CONSIGNA 1: En el artículo de opinión sobre Tiger Woods y sus padres, ¿qué revista trata las infidelidades del padre y su adicción a la bebida, y en qué número?
CONSIGNA 2: Indica si cada afirmación coincide con el artículo de opinión sobre Tiger Woods y sus padres, y justifica cada respuesta con una cita literal del artículo: (a) el anuncio de Nike muestra al padre hablándole a Tiger desde la tumba; (b) el autor asegura que lo dicho por Tiger es puro marketing; (c) los padres de Tiger lo dejaron elegir libremente su deporte.
CONSIGNA 3: Retoma el artículo de opinión sobre Tiger Woods y sus padres a continuación de su última oración.

TEXTO:
• • •

Opinión

La mamá de Tiger Woods… y el papá desde la tumba

Miguel Ángel Nieto escribe un artículo sobre la infancia de Tiger Woods y hace referencia a sus progenitores y a la influencia que ejercieron -y ejercen  sobre él-. En la revista "Vanity Fair" del próximo mes de mayo, se hace referencia a las infidelidades del padre y a su adicción a la bebida. Quizás para contrarrestar estas informaciones, la firma Nike, que sigue patrocinando a Woods, ha grabado un anuncio en el que a Tiger le habla su padre desde la tumba y le dice: "Estoy aquí, Tiger, para preguntarte: ¿en qué estabas pensando? Quiero saber qué es lo que sientes y si aprendiste algo". El propio Tiger aseguraba el lunes día 5 de abril que "a veces, en los momentos de crisis oía a mi padre como si me hablara desde el Más Allá". ¿Verdad o puro marketing? Es posible que nunca lo sepamos
En toda reunión familiar con motivo del anuncio de que la niña ya tiene novio, que es un chico estupendo y de comportamiento ejemplar, siempre hay alguien que dice eso de "Cuidadito que el que no la corre de soltero, la corre de casado".
Suele ser la misma señora que cuando se acerca la hora de la llegada del primer hijo de la pareja, pasa la tarde contando partos angustiosos o desagraciados para tranquilizar a la futura mamá con frases como " Más vale morir que parir".
Bien, pues parece ser que eso le ha pasado a Tiger Woods, que no la corrió de soltero y la ha corrido, y de que manera, de casado.
Y de soltero no la pudo correr porque padeció unos padres asfixiantes que se empeñaron en hacerle campeón de golf antes de el niño Tiger supiese el significado de esas palabra.

• • •

Datos de anclaje de texto a regiones

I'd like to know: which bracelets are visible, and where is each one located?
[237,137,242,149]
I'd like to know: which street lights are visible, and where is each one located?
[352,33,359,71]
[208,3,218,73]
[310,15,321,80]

• • •

RESPUESTA 1: "Vanity Fair", en su número del próximo mes de mayo.

RESPUESTA 2:
(a) Sí: "ha grabado un anuncio en el que a Tiger le habla su padre desde la tumba".
(b) No: "¿Verdad o puro marketing? Es posible que nunca lo sepamos".
(c) No: "padeció unos padres asfixiantes que se empeñaron en hacerle campeón de golf".

RESPUESTA 3:
Su padre era militar y por tanto muy partidario de la disciplina sin paliativos y su madre una señora posesiva que le hacía levantarse de madrugada para llevarle a jugar torneos de golf infantiles a doscientos y trescientos kilómetros de casa.
Ambos han acompañado al jugador a todos los torneos y dudo que le dejasen mear solo alguna vez. Creo que a Tiger nunca le han permitido ser ni niño ni joven.
Apareció la sueca y Tiger, que el día de su boda debió llevar un ramillete de azahar en los tirantes, descubrió el sexo y lo que es más importante, la libertad. Quitarse de encima a su mamá, que deja chica a la madre de la Pantoja, debió suponer un cambio brusco en su vida.
Y este hombre, sano, fuerte, rico y guapo se dedicó en cuerpo y alma a ponerse al corriente. No es que sea un adicto al sexo, que a mi me parece que eso es una majadería, es que necesita mucha actividad para recuperar el tiempo perdido.
Ahora, según ha dicho medita y reflexiona sobre la religión con su madre. La señora no deja de tocar la gaita. Creo que la esposa de Woods quiere separarse de ella, no del hijo.
Y por si fuera poco le ha convertido al budismo, según parece. No es que tenga nada en contra de los budistas, mi más sincero respeto, es que desconfío de los ataques de religiosidad en medio de una crisis.
Pienso que es una nueva forma de atarle de pies y manos.